ほとんどの人がそう思って洋服を買うのではないだろうか。

イギリスでは人々は毎年100万トンの衣料を廃棄し、200万トンの新品を購入するという。
これを続ければ収納場所もなくなるし、その衣料を管理する時間も取られる。
そして廃棄される50%の衣料はリサイクルにはならずに埋立地へといく。

さて、日本ではどうだろうか。

ゴミとして出す衣料は50.8万トン。
そのうち95%は焼却・埋め立てされている。

また、家庭からリサイクルとして手放される衣料は75.1万トンだが、そのうちの34%しか実はリサイクルされていない。

世界では1秒毎にトラック1台分の衣料が廃棄されている。

廃棄されている衣料の8割はプラスチック、合成繊維でできている。
土にも水にも還らず、そのまま残り、土壌汚染や海洋プラスチックの原因となっている。

前澤さんが宇宙へ行ったが、シャトルや宇宙ステーションでは水が貴重であるため、洗濯をすることができない。

そのため着用した衣料、下着はそのまま宇宙へ捨てられる。

4万着以上は捨てられてきたそうだ。

宇宙飛行士が使用した肌着が、今も地球の軌道に沿って周っている。

衣服の影響は宇宙での汚染だけではない。
私達の生活ではどうだろう。

新しい服が欲しい、たくさんおしゃれしたい人には、安い服は好ましい。
バーゲンがあれば購買意欲が湧く。
そしてクローゼットがパンパンになる。
しかし着る服がない。
実際そこにはまだ着られる服はたくさんあるけれど、着たい服がない。

それはなぜか。
アパレルはサイクルが短く、旬がすぐに終わってしまう。
着れても、2年くらいすれば、なんだか古いもののように見えてしまう。

なぜ大量に作られ、大量に廃棄されるのか。
価格を抑えるために化学繊維は生産過程を短くできるため、都合が良い。

また、ロットで注文すれば、1枚だけ作るよりも1,000枚作って、売れ残って廃棄した方がコストがかからない仕組みがある。

とはいえ、日本では高齢化が進み、需要が減っているにも関わらず、アパレル経営の供給がそのまま大量生産、大量消費、大量廃棄の古いサイクルから抜け出せていないため、供給過剰になっている。

私も衣装を調達するときは、そういった安価なファストファッションを選ぶ場合もある。
価格が安いサテンなら、舞台では輝いて見える。
高価なシルクでなくても。

しかし、化学繊維を染めるには化学染料が必要で、水の汚染の原因になる。

合成繊維の衣料の単価が安いのは、原価はもちろん、安い人件費の元で作られていることもある。
そういった人権問題、そして作る時も捨てる時も同時に環境問題となる。

実際、日本の衣料の98%は海外製である。

オーガニックコットンは本当にサスティナブルなのか?

では、オーガニックコットンならどうだろう?
天然のものであるならば、地球にも人にも優しい、そう思っていた。

しかし綿花は非常に水を必要とする植物で、ジーンズを1本作るのに、1万リットルの水を必要だという。

その結果、世界で4番目に大きい湖だった中央アジアのアラル海は、綿花生産の引水のために70年代に砂漠化してしまった。

そして、世界の殺虫剤の25%が綿花生産に使われている。
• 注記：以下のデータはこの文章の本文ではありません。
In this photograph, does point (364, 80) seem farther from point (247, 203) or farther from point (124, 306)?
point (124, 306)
実は環境破壊の原因となっているのが綿花なのである。

また、世界最大の綿花の生産地であるインドでは綿花農家の高い自殺率が問題視されていた。

その死者は、なんと40万人である。
36分に一人自らの命を断っている計算になる。

ファストファッションでは、オーガニックコットンを取り扱う企業は意外と多い。

よって、企業からの原料仕入れは膨大な数になるので、農家は経済的に潤うのでは?となりそうだが、
現実は、契約した農家は綿花の育て方、経営の仕方などを知らずに、企業からの要請のみで、
農薬や化学肥料、遺伝子組み換えの種を買うために借金をする。

結果、それらを適切に使えなかったり、そもそも土地に合わなかったりなどの理由で収穫量が減り、借金を返せずに自殺してしまうという状況が生まれていた。
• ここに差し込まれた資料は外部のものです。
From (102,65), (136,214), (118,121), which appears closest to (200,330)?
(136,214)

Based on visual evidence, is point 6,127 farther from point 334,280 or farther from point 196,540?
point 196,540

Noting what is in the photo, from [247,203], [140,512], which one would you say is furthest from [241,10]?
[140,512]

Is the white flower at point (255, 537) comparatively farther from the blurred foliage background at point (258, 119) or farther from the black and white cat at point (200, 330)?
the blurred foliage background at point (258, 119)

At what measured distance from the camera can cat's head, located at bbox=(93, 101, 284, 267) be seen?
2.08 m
私たちがより安く、良いものを求めるがために、あまりにも犠牲が大きい事に愕然とした。

サスティナブルな洋服選びとは?


化学繊維は環境への負担が大きく、コットンはその生産背景をよく見なければならない。
サスティナブルな素材とは一体何なのか。

それはウールだという。
強度は綿の6倍、洗濯をしなくても臭いが付きにくい。
そして燃えにくく、土壌へと還る。
必要なのは、羊と水と牧草。羊を傷つけることもない。

しかし、コスト面でのハードルは、ファストファッションで慣れてしまった私たちにとっては高額だと思う人もいるだろう。
ハイブランドに似たデザインのものがより安く、おしゃれが身近になったメリットはある。
ミニマリストでさえ、中にはシーズンごとに全て捨てて、買い替える人もいる。
捨てる事がステータスのようになってしまえば、それは本末転倒のようにも思えるけれど。
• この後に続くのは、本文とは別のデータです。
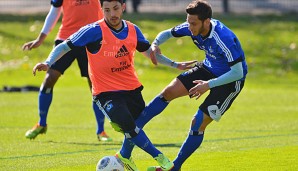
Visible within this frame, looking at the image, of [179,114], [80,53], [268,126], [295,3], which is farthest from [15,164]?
[295,3]

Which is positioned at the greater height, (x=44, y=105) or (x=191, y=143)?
(x=191, y=143)

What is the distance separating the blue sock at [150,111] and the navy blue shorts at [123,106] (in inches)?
2.9

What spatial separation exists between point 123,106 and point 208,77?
1189 millimetres

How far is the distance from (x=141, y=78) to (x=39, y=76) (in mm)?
2789

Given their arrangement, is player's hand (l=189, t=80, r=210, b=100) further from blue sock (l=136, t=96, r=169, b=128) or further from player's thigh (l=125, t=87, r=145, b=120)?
blue sock (l=136, t=96, r=169, b=128)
ファストファッションが登場して以来、すっかり洋服は「使い捨て」になってしまった。

買う時に、捨てるところまで考えればよいのだが、素敵な洋服に出会った時はそんなことは一瞬にして忘れてしまう。
しかしその買い物の刺激は3日過ぎればその刺激は薄まり、新たな刺激を追い求めるためにまた買う。
そしてなんとなく、安ければ、取り扱いも雑になる人もいるのではないだろうか。

しかし、自分は環境問題、人権問題へと加担している一部である、と思えば、自然に選ぶものは変わってこないだろうか。

つまり僕も問題の一部。
でも僕だけでなく、世界中の問題だ。

そんなの自分には関係ない。
世界の問題にフォーカスしても仕方ない。
安い方がいいでしょう、そんなことよりもっと楽しい事にフォーカスしようよ。

そう思う人もいるだろう。

けれども、その生活が恵まれすぎていて気づいていないだけかもしれない。

地球環境と世界中の人々、そして生き物の命を尊ぶ道を選ぶのか、経済や自分の欲望を優先するのか

どちらの道を選ぶのか、その自由と選択肢が自分にあり、責任があるということを忘れないように。

好きなだけ買って好きなだけ捨てて、結局は、水質汚染、土壌汚染、海洋プラスチック、水不足、干ばつ、人権問題、気候変動という反作用で還ってきている、自分たちの首を絞めていることになっていると、そろそろ気づく必要があるだろう。

衣服廃棄禁止令

フランスでは今年2022年1月に、「衣服廃棄禁止令」を制定した。

これは、企業だけでなく、一般家庭でも廃棄・焼却を禁じ、リサイクルや寄附へと転じる、という条例である。

大量生産・大量消費・大量廃棄の経済社会から、廃棄物を最小限に抑えて、資源をできる限り再利用する循環型経済に転換することを目的としている。
2024年にはスェーデン、オランダも追従して制定されるそうだ。


買うな、ということではない。
自分がモノを得るということは、すべての地球環境、地球の生物に影響があることを知る。

未来を創る責任は、自分にはある、という生き方が今はかっこいい。